II ne peut être accepté que suite à une réponse positive de la patiente concernant son homosexualité, elle ne puisse recevoir au moment opportun (ce qui pour la patiente représente une urgence dans le déroulement de la prestation sollicitée), la participation d'un médecin dans le parcours de soins auquel elle est en droit de s'attendre.

A la troisième question :

Le gynécologue de la patiente, interrogé par l'anesthésiste, a-t-il l'obligation de lui donner toutes les informations dont il dispose ?

La réponse est négative.
La formulation de la question laisse supposer que I'anesthésiste n'a pas trouvé la réponse a sa question dans le dossier papier ou le dossier électronique : cette documentation ne faisant sans doute pas partie aux yeux du médecin gynécologue du «secret partagé» accompagnant la patiente. L'anesthésiste est en droit d'obtenir toutes les données médico-sociales et nosologiques nécessaires et utiles à l'accomplissement de sa mission comme le prescrit l’article 142 du code de déontologie.
A moins qu'il ne soit prouvé que l’homosexualité représente un risque supplémentaire à l’anesthésie, le gynécologue est seul en droit de juger du bien fondé de communiquer ou de refuser cette information, même dans le cas d'espèce avec l'accord de la patiente.

Veuillez agréer, Honoré Confrère, l'expression de nos salutations confraternelles les meilleures.

Avis du Conseil national :

Lors de sa réunion du 16 février 2008, le Conseil national de l’Ordre des médecins s’est penché sur la question posée par votre Conseil provincial au sujet d’un médecin «qui refuse de collaborer à un acte médical pour raisons personnelles, et du droit pour ce médecin d’être informé au sujet des données personnelles non médicales des patients».

Le Conseil national peut se rallier à l’avis du Conseil provincial fondé sur les articles 28 et 31 du Code de déontologie médicale. Hors le cas d’urgence et celui où il manquerait à ses devoirs d’humanité, un médecin a, en effet, le droit de refuser ses soins pour des raisons professionnelles ou personnelles, mais il s’abstiendra de toute ingérence dans les affaires familiales.

Des problèmes spécifiques apparaissent si la question dépasse le colloque singulier et s’inscrit dans un contexte de collaboration pluridisciplinaire.

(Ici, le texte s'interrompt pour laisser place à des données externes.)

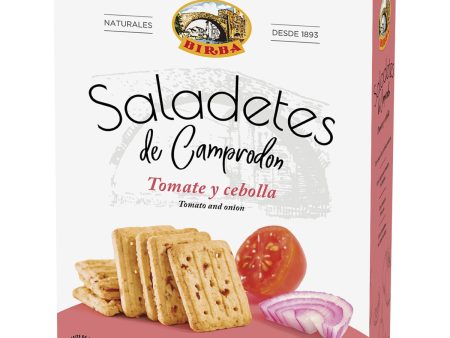 Birba Galletas de aperitivo de tomate y cebolla saladetes de Camprodón estuche 150 g (Caducidad: 30-04-2025) Discount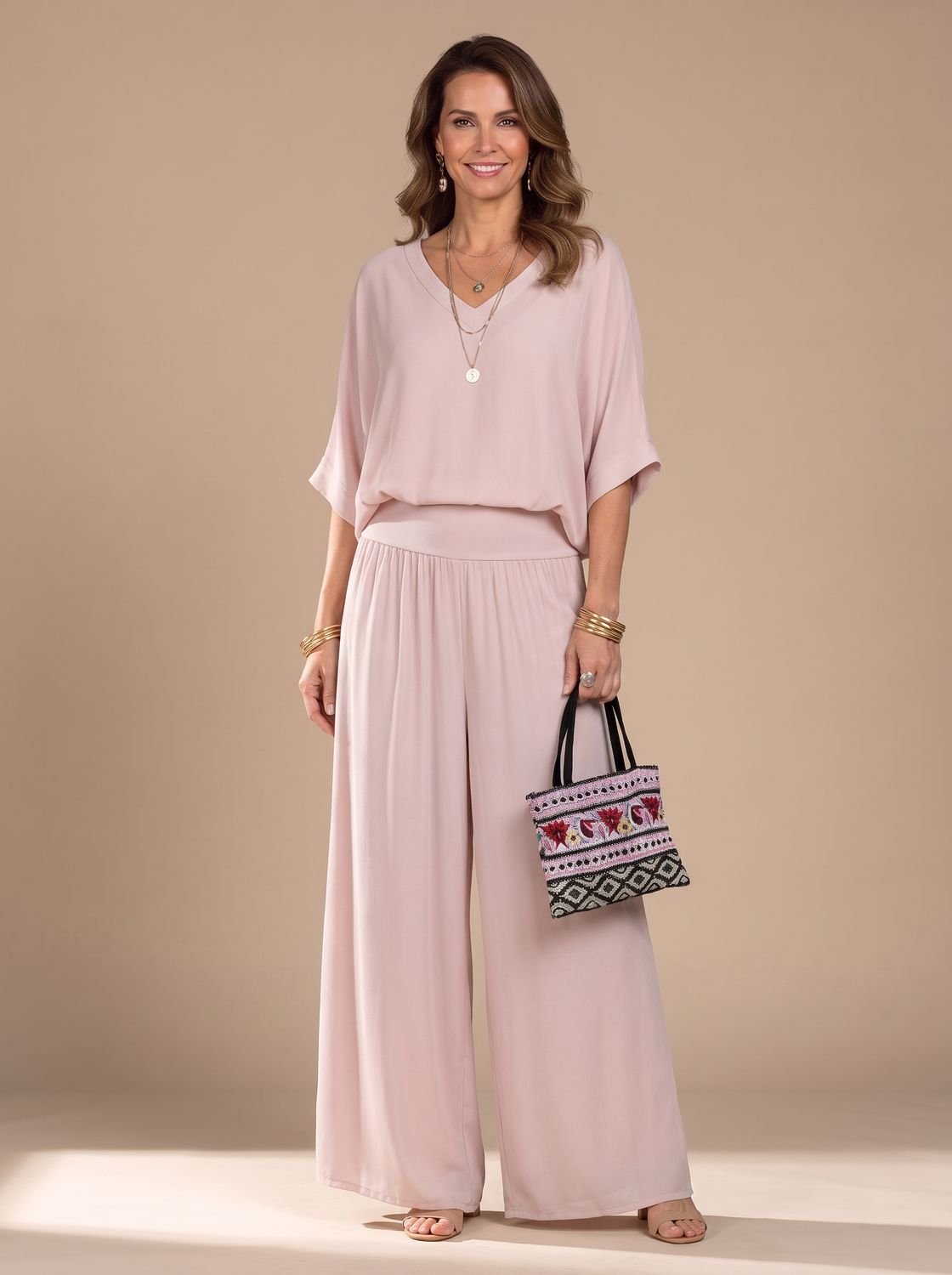 Aria | Women's Flowy Wide-Leg Two-Piece Blouson Top Set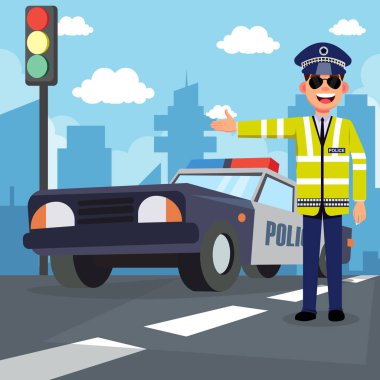 Trafik polisi konsept vektör illüstrasyonu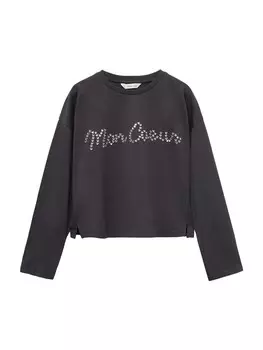 Рубашка MANGO KIDS COEUR, антрацит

Le Conseil national estime qu’il convient pour ces cas de rédiger, sur la base d’un dialogue ouvert tenu au préalable entre tous les intéressés et sous le contrôle du comité d’éthique local, un protocole garantissant les droits du dispensateur de soins et du patient visés aux articles 5, 28, 31 et 86 du Code, sans prendre l’un ou l’autre en otage ni le stigmatiser.